Full text: whistleblower statement
Paul Moore, a former partner of KMPG and head of group regulatory risk at HBOS between 2002 and 2005, accused the bank of “a total failure of all key aspects of corporate governance” and said that he was repeatedly rebuffed and thwarted when he tried to register concern.
In a highly sensitive development he also pointed the finger of blame firmly at Sir James Crosby, the former chief executive of HBOS, who is deputy chairman of the chief City regulator the Financial Services Authority and a senior adviser to the Government.
By dismissing him without good reason HBOS had broken in-house rules and then replaced him with a “personal” appointment of a woman sales manager with less experience of risk management and against the wishes of other directors.

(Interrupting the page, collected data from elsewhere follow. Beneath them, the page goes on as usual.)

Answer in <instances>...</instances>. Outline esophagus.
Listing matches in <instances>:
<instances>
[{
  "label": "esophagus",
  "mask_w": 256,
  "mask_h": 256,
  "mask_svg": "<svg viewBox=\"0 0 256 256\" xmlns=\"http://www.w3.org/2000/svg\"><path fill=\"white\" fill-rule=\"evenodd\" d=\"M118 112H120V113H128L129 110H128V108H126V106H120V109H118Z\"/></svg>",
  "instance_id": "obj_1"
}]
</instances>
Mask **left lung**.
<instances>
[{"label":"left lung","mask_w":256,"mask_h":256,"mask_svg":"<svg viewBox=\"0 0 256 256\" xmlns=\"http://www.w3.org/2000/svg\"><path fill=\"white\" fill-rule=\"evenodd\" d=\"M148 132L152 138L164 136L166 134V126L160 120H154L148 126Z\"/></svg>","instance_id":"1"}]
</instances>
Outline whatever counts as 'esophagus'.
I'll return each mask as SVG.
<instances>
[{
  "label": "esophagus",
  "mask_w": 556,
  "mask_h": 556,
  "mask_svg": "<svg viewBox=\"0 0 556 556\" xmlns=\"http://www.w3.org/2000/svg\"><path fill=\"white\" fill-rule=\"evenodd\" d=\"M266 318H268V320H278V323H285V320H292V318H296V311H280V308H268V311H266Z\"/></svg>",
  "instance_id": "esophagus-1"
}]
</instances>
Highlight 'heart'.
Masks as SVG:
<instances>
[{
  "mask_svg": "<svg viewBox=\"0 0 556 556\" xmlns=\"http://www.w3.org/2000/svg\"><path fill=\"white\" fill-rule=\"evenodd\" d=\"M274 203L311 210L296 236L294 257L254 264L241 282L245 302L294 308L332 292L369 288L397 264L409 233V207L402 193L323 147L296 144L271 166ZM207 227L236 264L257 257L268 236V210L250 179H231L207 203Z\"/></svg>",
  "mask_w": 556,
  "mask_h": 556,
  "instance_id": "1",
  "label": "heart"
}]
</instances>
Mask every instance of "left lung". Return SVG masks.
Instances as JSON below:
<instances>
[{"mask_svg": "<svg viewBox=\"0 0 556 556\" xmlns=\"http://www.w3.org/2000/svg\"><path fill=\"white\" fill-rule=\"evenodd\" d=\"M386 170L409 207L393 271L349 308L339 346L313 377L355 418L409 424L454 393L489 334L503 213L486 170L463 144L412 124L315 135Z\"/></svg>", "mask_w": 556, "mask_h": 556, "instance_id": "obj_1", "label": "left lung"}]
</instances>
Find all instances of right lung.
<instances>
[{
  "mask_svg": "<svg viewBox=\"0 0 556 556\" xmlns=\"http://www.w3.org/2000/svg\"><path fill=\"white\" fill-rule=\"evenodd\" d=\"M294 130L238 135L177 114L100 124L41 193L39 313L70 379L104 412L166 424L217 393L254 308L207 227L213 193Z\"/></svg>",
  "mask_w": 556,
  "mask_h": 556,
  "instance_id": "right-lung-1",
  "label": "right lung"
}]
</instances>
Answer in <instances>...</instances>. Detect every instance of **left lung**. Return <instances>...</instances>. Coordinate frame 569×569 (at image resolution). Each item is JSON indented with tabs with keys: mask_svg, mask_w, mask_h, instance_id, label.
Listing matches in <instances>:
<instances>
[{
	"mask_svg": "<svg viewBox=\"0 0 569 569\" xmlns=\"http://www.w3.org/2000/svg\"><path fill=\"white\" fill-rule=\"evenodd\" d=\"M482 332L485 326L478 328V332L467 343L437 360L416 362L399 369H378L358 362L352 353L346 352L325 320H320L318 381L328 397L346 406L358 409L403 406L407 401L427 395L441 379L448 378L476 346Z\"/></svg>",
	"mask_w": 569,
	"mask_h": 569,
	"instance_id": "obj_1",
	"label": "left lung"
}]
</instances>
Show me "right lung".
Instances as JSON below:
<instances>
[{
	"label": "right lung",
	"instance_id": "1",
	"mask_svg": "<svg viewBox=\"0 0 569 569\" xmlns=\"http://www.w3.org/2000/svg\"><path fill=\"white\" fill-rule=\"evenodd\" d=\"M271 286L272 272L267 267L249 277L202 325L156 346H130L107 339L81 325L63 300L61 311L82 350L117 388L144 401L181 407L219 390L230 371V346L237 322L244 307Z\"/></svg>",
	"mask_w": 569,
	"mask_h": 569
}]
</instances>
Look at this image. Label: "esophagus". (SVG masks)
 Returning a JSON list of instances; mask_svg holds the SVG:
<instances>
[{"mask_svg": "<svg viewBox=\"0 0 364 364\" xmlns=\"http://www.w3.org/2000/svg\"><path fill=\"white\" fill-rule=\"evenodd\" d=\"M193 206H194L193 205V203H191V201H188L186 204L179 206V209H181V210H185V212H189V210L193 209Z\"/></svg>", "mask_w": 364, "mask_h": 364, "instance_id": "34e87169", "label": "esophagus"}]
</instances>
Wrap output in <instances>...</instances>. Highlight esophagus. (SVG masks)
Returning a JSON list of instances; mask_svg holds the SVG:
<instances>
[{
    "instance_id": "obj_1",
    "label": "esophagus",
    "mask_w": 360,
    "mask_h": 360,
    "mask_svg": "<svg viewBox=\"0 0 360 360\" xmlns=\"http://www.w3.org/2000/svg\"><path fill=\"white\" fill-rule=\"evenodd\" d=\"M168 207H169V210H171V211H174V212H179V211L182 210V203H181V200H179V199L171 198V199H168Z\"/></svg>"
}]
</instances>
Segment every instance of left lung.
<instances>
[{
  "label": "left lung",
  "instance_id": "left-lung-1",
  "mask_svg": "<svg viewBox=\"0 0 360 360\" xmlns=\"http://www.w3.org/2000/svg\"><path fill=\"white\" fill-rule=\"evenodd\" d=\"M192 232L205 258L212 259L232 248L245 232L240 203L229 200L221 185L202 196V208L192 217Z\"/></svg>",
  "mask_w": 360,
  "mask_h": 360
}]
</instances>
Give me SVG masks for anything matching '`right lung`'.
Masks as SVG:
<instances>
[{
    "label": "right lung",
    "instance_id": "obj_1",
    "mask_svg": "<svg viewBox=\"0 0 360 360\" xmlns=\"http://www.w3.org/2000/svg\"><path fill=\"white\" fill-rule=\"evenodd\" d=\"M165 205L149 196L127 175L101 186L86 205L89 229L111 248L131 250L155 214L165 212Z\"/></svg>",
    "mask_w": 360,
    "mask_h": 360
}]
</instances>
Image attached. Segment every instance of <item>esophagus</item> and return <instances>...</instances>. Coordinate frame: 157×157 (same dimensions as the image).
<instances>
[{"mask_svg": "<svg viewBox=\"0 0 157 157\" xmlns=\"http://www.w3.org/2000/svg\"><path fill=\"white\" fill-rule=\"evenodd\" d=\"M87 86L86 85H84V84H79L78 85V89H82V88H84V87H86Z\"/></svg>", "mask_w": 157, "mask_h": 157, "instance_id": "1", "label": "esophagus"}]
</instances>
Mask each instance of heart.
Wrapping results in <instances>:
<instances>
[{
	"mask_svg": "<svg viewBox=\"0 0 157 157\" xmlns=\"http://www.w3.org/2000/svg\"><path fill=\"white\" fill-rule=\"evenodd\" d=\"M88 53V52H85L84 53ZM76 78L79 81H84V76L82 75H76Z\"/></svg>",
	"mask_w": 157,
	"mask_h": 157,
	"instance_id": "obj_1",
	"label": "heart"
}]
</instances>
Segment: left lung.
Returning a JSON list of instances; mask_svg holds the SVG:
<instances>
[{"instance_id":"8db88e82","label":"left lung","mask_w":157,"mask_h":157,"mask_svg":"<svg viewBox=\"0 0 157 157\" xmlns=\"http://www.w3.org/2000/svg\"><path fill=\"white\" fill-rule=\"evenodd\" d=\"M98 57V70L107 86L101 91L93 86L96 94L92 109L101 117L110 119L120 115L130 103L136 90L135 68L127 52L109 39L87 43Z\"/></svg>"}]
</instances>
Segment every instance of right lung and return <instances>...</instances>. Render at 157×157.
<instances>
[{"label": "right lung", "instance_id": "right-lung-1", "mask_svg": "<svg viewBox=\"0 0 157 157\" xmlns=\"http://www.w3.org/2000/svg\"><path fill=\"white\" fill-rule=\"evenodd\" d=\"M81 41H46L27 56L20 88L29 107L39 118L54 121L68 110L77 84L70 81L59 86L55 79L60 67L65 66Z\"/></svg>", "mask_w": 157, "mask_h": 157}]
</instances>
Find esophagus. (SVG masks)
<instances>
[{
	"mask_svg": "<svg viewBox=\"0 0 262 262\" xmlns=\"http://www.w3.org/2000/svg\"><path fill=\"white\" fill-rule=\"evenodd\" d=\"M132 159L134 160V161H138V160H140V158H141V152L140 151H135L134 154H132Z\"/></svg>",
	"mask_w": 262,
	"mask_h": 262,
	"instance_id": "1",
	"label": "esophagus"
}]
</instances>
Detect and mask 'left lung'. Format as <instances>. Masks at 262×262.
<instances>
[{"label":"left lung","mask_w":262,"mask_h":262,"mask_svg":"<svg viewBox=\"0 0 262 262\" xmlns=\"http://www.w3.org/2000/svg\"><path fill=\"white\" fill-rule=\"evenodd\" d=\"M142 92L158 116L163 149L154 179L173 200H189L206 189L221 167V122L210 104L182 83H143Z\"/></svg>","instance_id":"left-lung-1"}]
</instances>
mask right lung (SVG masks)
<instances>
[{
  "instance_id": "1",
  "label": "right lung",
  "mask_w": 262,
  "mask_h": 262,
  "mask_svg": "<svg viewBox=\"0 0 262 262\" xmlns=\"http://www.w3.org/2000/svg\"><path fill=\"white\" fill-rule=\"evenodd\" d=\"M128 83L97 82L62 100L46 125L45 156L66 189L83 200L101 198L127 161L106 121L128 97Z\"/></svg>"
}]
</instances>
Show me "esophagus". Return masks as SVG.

In his submission to the committee Mr Moore said that he warned HBOS it was growing too fast, warned that it was culturally indisposed to being challenged and warned that its sales culture was “significantly out of balance with their systems and controls”.
He also said that he told the board the bank needed to slow down but that he was over-ruled by the then finance director when he tried to get his views put in writing in the board minutes.
After being sacked he went to an industrial tribunal, at which point HBOS settled for “substantial damages”.
“I was subjected to a gagging order but have decided to speak out now because I believe the public interest demands it,” he said in the submission.
The details of that agreement were unclear today but Mr Moore gave an interview to the BBC in October criticising the approach to risk taken by HBOS.
“I think a concern everybody had [was] whether or not the business was under control,” he said, claiming that the bank’s priority was switched from risk management to growth under Sir James, who was subsequently appointed by the Government to lead a review of the mortgage market.
“The retail bank was going at breakneck speed and an internal risk and compliance function feels like a man in a rowing boat trying to slow down an oil tanker. I’m not saying that there were any bad intentions in that but it was difficult to slow things down,” Mr Moore said.
Mr Moore said in a previous interview that HBOS had been chasing sales too aggressively and with little regard for risk as early as 2002.
HBOS collapsed last year after lending too aggressively and relying too much on wholesale funding and had to be rescued by Lloyds TSB. The two banks took £17 billion of taxpayers’ money to beef up their balance sheets and the Government now owns 43 per cent of the combined bank.
Mr Moore concluded by saying, “One final observation I would make about HBOS disaster is this: wasn’t it actually Sir James Crosby, rather than Andy Hornby [his successor as chief executive], who was the original architect of the HBOS retailing strategy? Shouldn’t the Committee be asking him to testify?”
The dismissal of the whistleblower emerged as Lord Stevenson answered questions from MPs on the Treasury Select Committee about the British banking crisis.
Lord Stevenson told MPs: “We are profoundly and, I think I would say, unreservedly sorry at the turn of events.”
In evidence to the committee today Lord Stevenson, the former HBOS boss, emphatically denied suggestions from Andrew Tyrie MP, that Mr Moore had been “subject to threatening behaviour” by the bank.
He rejected Mr Moore’s allegations, saying that the bank commissioned an independent study and the matter was closed to the satisfaction of the FSA. “I remember the incident very well. It was taken very seriously by the board.”
George Mudie MP said, “At the end of the day, you sacked your group risk fellow. Now four years later it turns out he was right and you were wrong. You’re all in bloody denial.”
Lord Stevenson was appearing alongside Sir Fred Goodwin and Sir Tom McKillop, the former chief executive and former chairman respectively of the Royal Bank of Scotland (RBS).
RBS and HBOS, which is now part of the Lloyds Banking Group after a rescue by Lloyds TSB, have been bailed out with £37 billion from the taxpayer.
Sir Fred has been blamed widely for the demise of RBS, which is now nearly 70 per cent owned by the taxpayer, after the bank pressed ahead with the takeover of ABN Amro, the Dutch bank.
Sir Tom admitted to MPs this morning that the takeover of ABN Amro was a mistake and that RBS had overpaid for the company.